Merge pull request #4 from JDatta/pr/hadoop-2-3-0/2.0_beta

JDatta · web-flow · commit e699842a460e · 2017-01-30T15:35:37.000+05:30
Support hadoop 2.3.x
diff --git a/README.md b/README.md
@@ -1,21 +1,28 @@
-Tar FileSystem for Hadopp
+Tar FileSystem for Hadoop
 ==========================
-TAR is a widely used format for storing and distributing large collections of files such as backup images, large datasets etc. TAR is also very popular format for storing backup images, distributing large datasets etc. Many of those files could be used as an input to analytic jobs.
+
+<hr/>
+<small>
+Version: 2.0_beta
+</small>
+<hr/>
+
+TAR is a widely used format for storing backup images, distributing large datasets etc. Many of those files could be used as an input to analytic jobs.
 
 Apache Hadoop, as of now, is not TAR aware. That is, it can not directly read a file inside a TAR. Neither it can run map-reduce on those files. To run analytic jobs on a TAR, one needs to first copy it to local disk, un-TAR it, then copy back to Hadoop file system. Or convert it to sequence file/other Hadoop aware format using custom (java) program. This procedure is time consuming and the user ends up having two copies of data.
 
 By using the TarFileSystem for Hadoop, Hadoop can directly read files inside a TAR and run analytic jobs on those file. This way, no conversion/extraction is required. 
 
 Building
 ---------
-Run "mvn package" inside the project directory. The TarFileSystem distribution is created as a jar file at ./target/TarFileSystem-*.jar
+Run "mvn package" inside the project directory. The TarFileSystem distribution is created as a jar file at `./target/hadoop-tarfs-2.0_beta.jar`
 
 
 Distribution and Configuration
 -------------------------------
-TAR File System binary for Hadoop is distributed as a JAR library (TarFileSystem.jar). This JAR contains the main TarFileSystem class and other supporting classes. The user needs to copy this JAR to the HADOOP_HOME/lib directory (HDFS_HOME/lib for Hadoop 2.0) or add the jar to HADOOP_CLASSPATH environment variable. 
+TAR File System binary for Hadoop is distributed as a JAR library (`hadoop-tarfs-*.jar`). This JAR contains all the required classes to support TarFileSystem. Copy this JAR to the `HADOOP_HOME/lib` directory (`HDFS_HOME/lib` for Hadoop 2.0) or add the jar to `HADOOP_CLASSPATH` environment variable. 
 
-Next you need to expose tar:// uri schema to Hadoop by adding the following property in HADOOP_CONF_DIR/core-site.xml
+Next expose `tar://` uri schema to Hadoop by adding the following property in `HADOOP_CONF_DIR/core-site.xml` file.
■ ■ ■
◆ **WORK REQUEST**
According to the README diff above, in which file is the property added that exposes the tar:// URI schema to Hadoop?

◆ **SUPPLIED DATA**
■ ■ ■
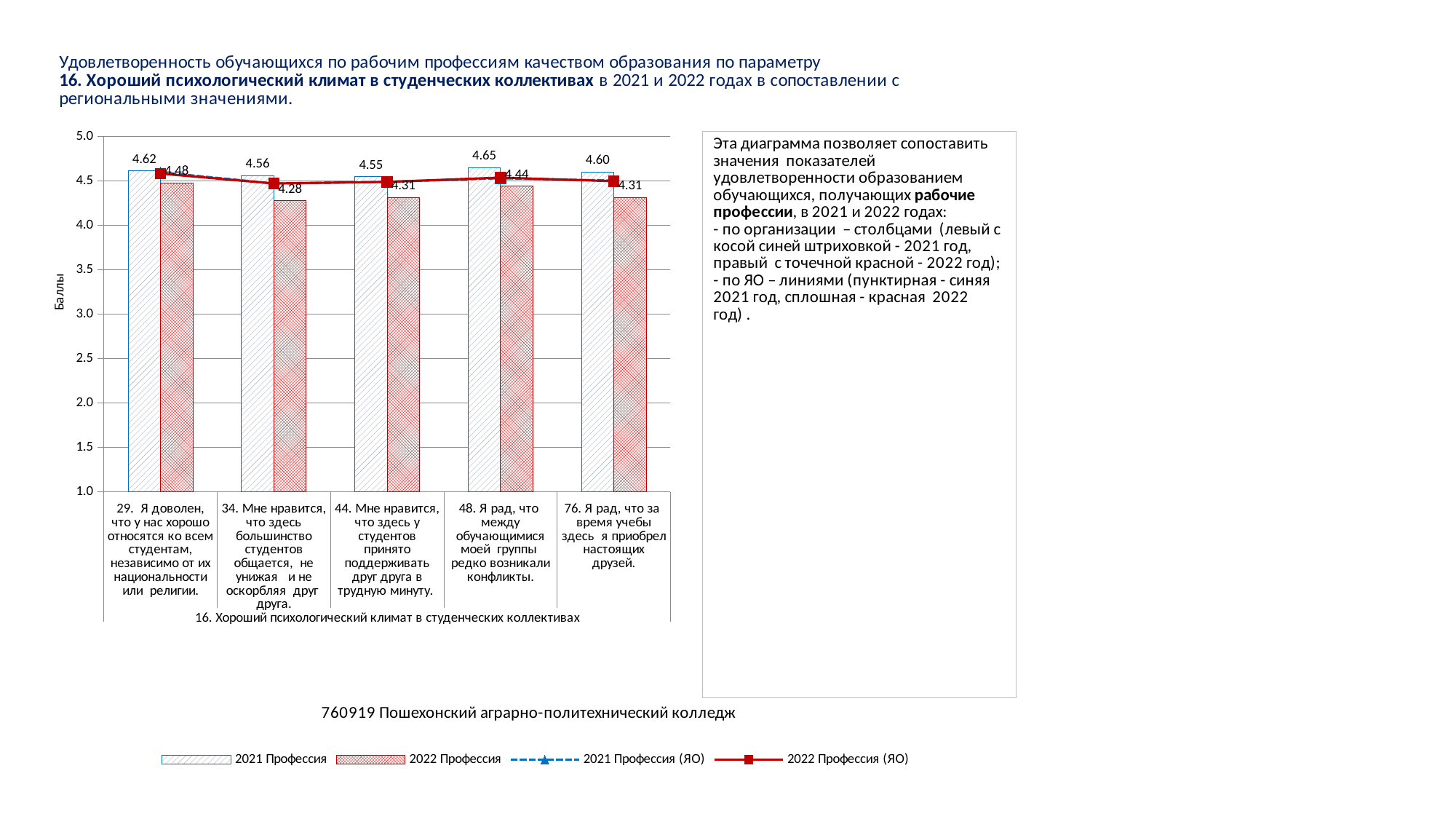
Which is larger for category "29. Я доволен, что у нас хорошо относятся ко всем студентам, независимо от их национальности или религии.": the 2021 Профессия value or the 2022 Профессия value? 2021 Профессия What is the 2022 Профессия value for category "34. Мне нравится, что здесь большинство студентов общается, не унижая и не оскорбляя друг друга."? 4.28 What is the 2022 Профессия value for category "48. Я рад, что между обучающимися моей группы редко возникали конфликты."? 4.44 What is the difference between the 2021 Профессия and 2022 Профессия values for category "44. Мне нравится, что здесь у студентов принято поддерживать друг друга в трудную минуту."? 0.24 Is the 2022 Профессия value for category "34. Мне нравится, что здесь большинство студентов общается, не унижая и не оскорбляя друг друга." greater or less than 4.5? less How many categories are shown on the x axis of the chart? 5 Which category has the highest 2021 Профессия value? 48. Я рад, что между обучающимися моей группы редко возникали конфликты. How many series does the chart legend list? 4 What is the 2021 Профессия value for category "76. Я рад, что за время учебы здесь я приобрел настоящих друзей."? 4.60 Which category has the lowest 2022 Профессия value? 34. Мне нравится, что здесь большинство студентов общается, не унижая и не оскорбляя друг друга. What is the 2021 Профессия value for category "29. Я доволен, что у нас хорошо относятся ко всем студентам, независимо от их национальности или религии."? 4.62 What is the label of the vertical axis of the chart? Баллы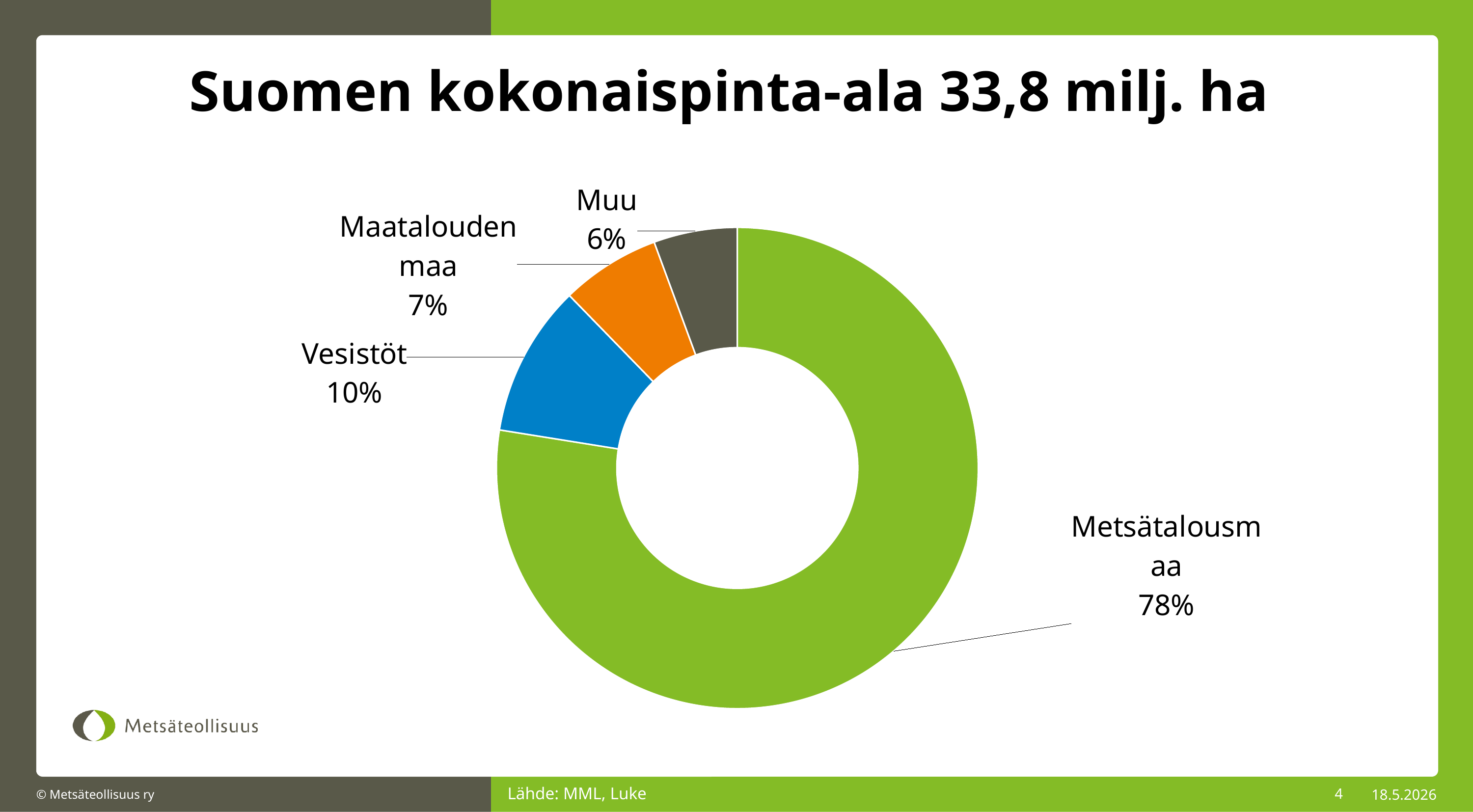
What kind of chart is shown on the slide? doughnut chart How many percentage points larger is the share of Maatalouden maa than the share of Muu? 1 What share of the total area is Maatalouden maa? 7% How many categories are shown in the chart? 4 What is the title of the slide? Suomen kokonaispinta-ala 33,8 milj. ha How many percentage points larger is the share of Metsätalousmaa than the share of Vesistöt? 68 Which category has the largest share of the total area? Metsätalousmaa What share of Finland's total area is Metsätalousmaa? 78% What share of the total area is Vesistöt? 10% Which category has the smallest share of the total area? Muu What share of the total area is Muu? 6% Which has a larger share, Vesistöt or Maatalouden maa? Vesistöt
■ ■ ■
◆ **SOLUTION TO THIS PROBLEM**
HADOOP_CONF_DIR/core-site.xml